» Data to process:
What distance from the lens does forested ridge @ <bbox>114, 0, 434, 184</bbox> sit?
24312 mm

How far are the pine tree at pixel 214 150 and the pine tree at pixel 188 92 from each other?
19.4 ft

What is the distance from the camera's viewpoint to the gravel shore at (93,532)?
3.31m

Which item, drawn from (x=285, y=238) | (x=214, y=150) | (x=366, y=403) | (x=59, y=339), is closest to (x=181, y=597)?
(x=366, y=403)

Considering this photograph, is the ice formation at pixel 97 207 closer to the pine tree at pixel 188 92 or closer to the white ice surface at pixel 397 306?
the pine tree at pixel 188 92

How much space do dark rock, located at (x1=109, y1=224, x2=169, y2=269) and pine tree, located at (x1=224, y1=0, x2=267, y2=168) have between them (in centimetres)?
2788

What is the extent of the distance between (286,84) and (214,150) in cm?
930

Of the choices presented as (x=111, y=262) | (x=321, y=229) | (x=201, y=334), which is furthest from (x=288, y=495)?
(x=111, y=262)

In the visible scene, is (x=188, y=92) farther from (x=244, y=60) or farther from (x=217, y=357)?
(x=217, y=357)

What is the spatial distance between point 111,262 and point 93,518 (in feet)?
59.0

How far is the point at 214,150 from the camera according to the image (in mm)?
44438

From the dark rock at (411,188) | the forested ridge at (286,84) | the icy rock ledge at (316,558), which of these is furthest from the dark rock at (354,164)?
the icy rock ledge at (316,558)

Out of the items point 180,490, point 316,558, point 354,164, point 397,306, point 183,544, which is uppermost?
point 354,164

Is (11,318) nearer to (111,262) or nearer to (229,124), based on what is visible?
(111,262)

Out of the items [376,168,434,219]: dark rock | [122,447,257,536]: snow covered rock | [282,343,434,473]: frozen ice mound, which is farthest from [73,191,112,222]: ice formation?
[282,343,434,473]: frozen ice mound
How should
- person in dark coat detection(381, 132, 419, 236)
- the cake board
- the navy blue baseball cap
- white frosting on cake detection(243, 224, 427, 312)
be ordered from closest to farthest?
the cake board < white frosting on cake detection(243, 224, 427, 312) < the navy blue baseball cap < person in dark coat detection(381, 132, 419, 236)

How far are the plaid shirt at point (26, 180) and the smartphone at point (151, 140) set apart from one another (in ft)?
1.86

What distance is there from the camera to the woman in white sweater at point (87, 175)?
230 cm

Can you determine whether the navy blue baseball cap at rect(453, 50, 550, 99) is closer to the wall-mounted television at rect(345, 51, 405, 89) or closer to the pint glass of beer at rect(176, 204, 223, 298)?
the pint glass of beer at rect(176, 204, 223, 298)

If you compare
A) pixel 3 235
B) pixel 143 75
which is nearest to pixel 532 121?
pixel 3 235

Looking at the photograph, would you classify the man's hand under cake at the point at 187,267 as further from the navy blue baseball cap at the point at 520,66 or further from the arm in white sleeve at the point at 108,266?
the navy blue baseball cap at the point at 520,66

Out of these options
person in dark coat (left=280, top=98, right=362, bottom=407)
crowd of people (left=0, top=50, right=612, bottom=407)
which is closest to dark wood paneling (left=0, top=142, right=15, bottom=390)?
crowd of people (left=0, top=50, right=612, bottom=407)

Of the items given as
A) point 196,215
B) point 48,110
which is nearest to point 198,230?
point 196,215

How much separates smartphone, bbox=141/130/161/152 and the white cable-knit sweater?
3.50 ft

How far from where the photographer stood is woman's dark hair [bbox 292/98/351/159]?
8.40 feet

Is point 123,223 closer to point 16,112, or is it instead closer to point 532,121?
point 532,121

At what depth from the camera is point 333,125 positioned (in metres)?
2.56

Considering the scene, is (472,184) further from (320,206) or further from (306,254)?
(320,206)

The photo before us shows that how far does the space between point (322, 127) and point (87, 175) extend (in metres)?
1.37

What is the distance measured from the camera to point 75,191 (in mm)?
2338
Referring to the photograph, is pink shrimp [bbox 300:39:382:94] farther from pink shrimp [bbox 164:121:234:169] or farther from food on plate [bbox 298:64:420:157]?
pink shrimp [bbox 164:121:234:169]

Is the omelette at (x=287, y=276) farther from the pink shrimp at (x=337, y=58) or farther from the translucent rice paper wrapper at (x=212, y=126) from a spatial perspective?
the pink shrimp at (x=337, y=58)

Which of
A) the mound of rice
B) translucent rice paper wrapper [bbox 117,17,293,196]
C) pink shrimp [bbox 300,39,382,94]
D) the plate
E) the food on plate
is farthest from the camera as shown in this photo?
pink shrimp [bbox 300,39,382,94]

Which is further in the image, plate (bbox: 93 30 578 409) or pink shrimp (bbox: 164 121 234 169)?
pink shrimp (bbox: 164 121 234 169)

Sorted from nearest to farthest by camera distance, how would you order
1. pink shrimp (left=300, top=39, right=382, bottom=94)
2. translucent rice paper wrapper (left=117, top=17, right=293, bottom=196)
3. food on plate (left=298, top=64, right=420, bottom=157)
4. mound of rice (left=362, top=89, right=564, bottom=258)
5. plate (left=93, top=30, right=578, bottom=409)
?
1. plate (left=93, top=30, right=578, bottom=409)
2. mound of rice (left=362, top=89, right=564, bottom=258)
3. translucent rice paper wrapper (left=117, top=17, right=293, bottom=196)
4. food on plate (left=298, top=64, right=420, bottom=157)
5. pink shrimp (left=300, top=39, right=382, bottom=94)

» Written exercise:
Could you quote, word for word, every line from the one containing "Is the omelette" through the final line of the records?

» Worked answer:
Is the omelette at (x=287, y=276) farther from the pink shrimp at (x=337, y=58) or farther from the translucent rice paper wrapper at (x=212, y=126) from a spatial perspective?
the pink shrimp at (x=337, y=58)

Which of
A) the mound of rice
B) translucent rice paper wrapper [bbox 117,17,293,196]
C) pink shrimp [bbox 300,39,382,94]
D) the plate
E) the food on plate
is farthest from the camera as shown in this photo?
pink shrimp [bbox 300,39,382,94]

Which is further in the image, plate (bbox: 93 30 578 409) or pink shrimp (bbox: 164 121 234 169)?
pink shrimp (bbox: 164 121 234 169)

Sorted from nearest to farthest by camera distance, how would you order
1. pink shrimp (left=300, top=39, right=382, bottom=94)
2. translucent rice paper wrapper (left=117, top=17, right=293, bottom=196)
3. food on plate (left=298, top=64, right=420, bottom=157)
4. mound of rice (left=362, top=89, right=564, bottom=258)
5. plate (left=93, top=30, right=578, bottom=409)
?
1. plate (left=93, top=30, right=578, bottom=409)
2. mound of rice (left=362, top=89, right=564, bottom=258)
3. translucent rice paper wrapper (left=117, top=17, right=293, bottom=196)
4. food on plate (left=298, top=64, right=420, bottom=157)
5. pink shrimp (left=300, top=39, right=382, bottom=94)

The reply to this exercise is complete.